The story of the origin of our National flag parallels the story of the origin of our country. As our country received its birthright from the peoples of many lands who were gathered on these shores to found a new nation, so did the patterns of the Stars and Stripes rise from several origins back in the mists of antiquity to become emblazoned on the standards of our infant Republic.

The star is a symbol of the heavens and the divine goal to which man has aspired from time immemorial; the stripe is symbolic of the rays of light emanating from the sun. Both themes have long been represented on the standards of nations, from banners of astral worshippers of ancient Egypt and Babylon to the 12-starred flag of the Spanish Conquistadors under Cortez. Continuing in favor, they spread to the striped standards of Holland and the West India Company in the 17th century and to the present patterns of stars and stripes on the flags of several nations on Europe, Asia, Africa, and the Americans.

» **THE DATA**:
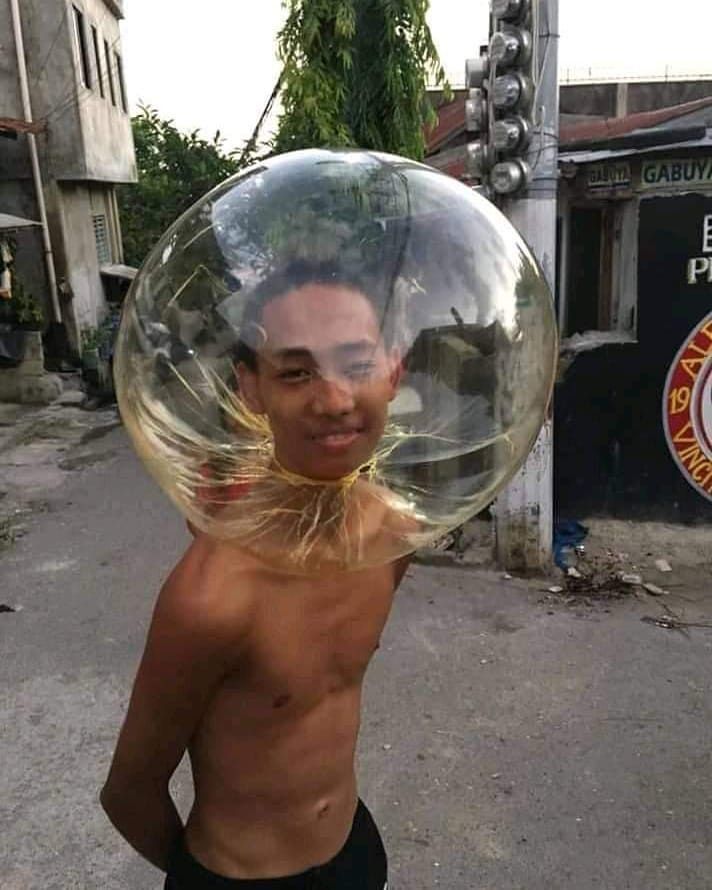 Hiburan supaya suasana tidak terasa mencekam.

» **PROBLEM DETAILS**:
Copy the flag-origin text between "The story of the origin of our National" and "our infant Republic.", inclusive, substituting "nation" for every "country". Work only from the text on the origin of the flag.

» **RESPONSE BOX**:
The story of the origin of our National flag parallels the story of the origin of our nation. As our nation received its birthright from the peoples of many lands who were gathered on these shores to found a new nation, so did the patterns of the Stars and Stripes rise from several origins back in the mists of antiquity to become emblazoned on the standards of our infant Republic.